Taxes account for the most expensive burden you’ll experience in your lifetime.
In addition to federal, state, city and death taxes, there are 59 other varieties. Relatively few taxes, however, account for the bulk of the burden on citizens.
Don't we deserve a shot at keeping more of our money? When I came to the United States, I had less than $10 in my pocket, but I had an excellent education as an engineer. When I married a physician, I realized how expensive it is to make a good living here. I quickly applied my engineer-trained mind to understanding the complicated tax system.
Here are some of the most expensive and common tax hurdles I identified ... and some troubleshooting advice.
• Problem: The IRA tax; it's great on the front end, terrible down the road.
Solution: An IRA is tax-deferred, which means it will accumulate value over time. But when you withdraw from it, you will be heavily penalized with high taxes. That’s why you should convert this asset to a Roth IRA, which allows your money to grow tax-free. Since the money put in was already taxed, you don’t have to pay any taxes when you take it out, and, overall, you’ll save a significant amount of money.

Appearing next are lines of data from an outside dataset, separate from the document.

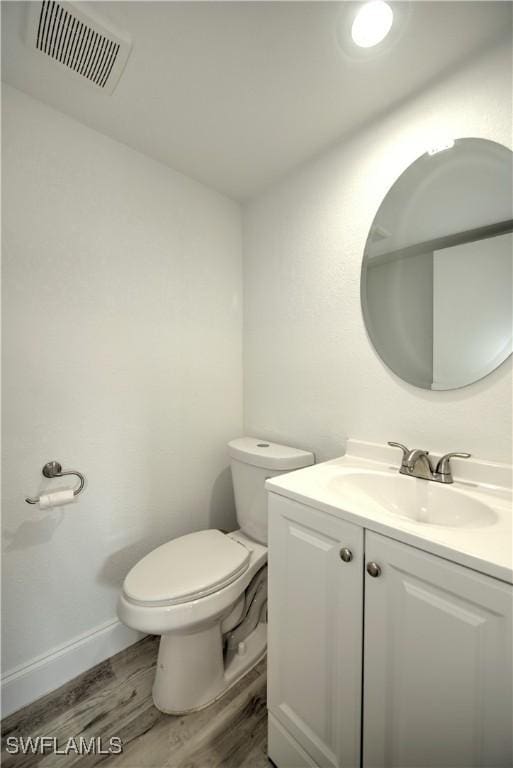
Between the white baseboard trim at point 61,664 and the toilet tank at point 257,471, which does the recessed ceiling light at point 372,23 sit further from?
the white baseboard trim at point 61,664

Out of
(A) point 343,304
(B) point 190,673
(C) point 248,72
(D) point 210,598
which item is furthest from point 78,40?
(B) point 190,673

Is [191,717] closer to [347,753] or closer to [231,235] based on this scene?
[347,753]

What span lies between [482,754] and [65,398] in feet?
4.78

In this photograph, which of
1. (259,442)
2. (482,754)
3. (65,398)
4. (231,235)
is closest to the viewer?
(482,754)

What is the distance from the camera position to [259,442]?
5.17 feet

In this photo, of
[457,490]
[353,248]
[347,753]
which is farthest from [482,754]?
[353,248]

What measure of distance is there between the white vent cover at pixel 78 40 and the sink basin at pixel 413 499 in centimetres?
148

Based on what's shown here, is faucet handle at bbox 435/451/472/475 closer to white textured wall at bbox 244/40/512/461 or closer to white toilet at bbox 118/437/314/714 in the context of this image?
white textured wall at bbox 244/40/512/461

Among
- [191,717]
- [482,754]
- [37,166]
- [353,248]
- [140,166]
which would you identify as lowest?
[191,717]

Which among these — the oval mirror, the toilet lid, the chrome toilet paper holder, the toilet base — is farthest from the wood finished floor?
the oval mirror

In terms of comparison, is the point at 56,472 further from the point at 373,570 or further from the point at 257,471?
the point at 373,570

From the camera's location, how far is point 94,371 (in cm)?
127

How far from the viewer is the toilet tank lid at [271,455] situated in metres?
1.31

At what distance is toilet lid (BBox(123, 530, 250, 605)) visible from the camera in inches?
40.4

• Problem: Too many people don’t take advantage of creating tax-free income via insurance products.
Solution: From a financial perspective, retirees and professional planners run into a significant issue: seniors, blessed with good health, who outlive their money. But with certain insurance products, retirees can create tax-free income while covering the later years of retirement — and protect their wealth if they become severely ill. There are certain insurance products tied to the stock market that can help people accumulate assets in the long run. Many of these products offer a tremendous upside for potential without the downside of increased risk.

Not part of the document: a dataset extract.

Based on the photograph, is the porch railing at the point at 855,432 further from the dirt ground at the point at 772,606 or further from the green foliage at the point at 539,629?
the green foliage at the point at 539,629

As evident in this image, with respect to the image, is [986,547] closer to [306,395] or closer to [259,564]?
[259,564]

See also: The value of cash value life insurance
• Problem: Missed opportunities — people who don’t take advantage of free money in a 401(k).
Solution: Perhaps the company you work for is, like many others, bureaucratic to the point of being impractical. Your employer may not have done the best job communicating details about benefits, such as matching 401(k) contributions, or you may not have taken the time to learn them. Now’s the time; this is free money! If your employer is offering a 50 percent match on your first 6 percent of contributions to the 401(k), you should be contributing at least 6 percent. Educate yourself on your company’s plan so you can take full advantage.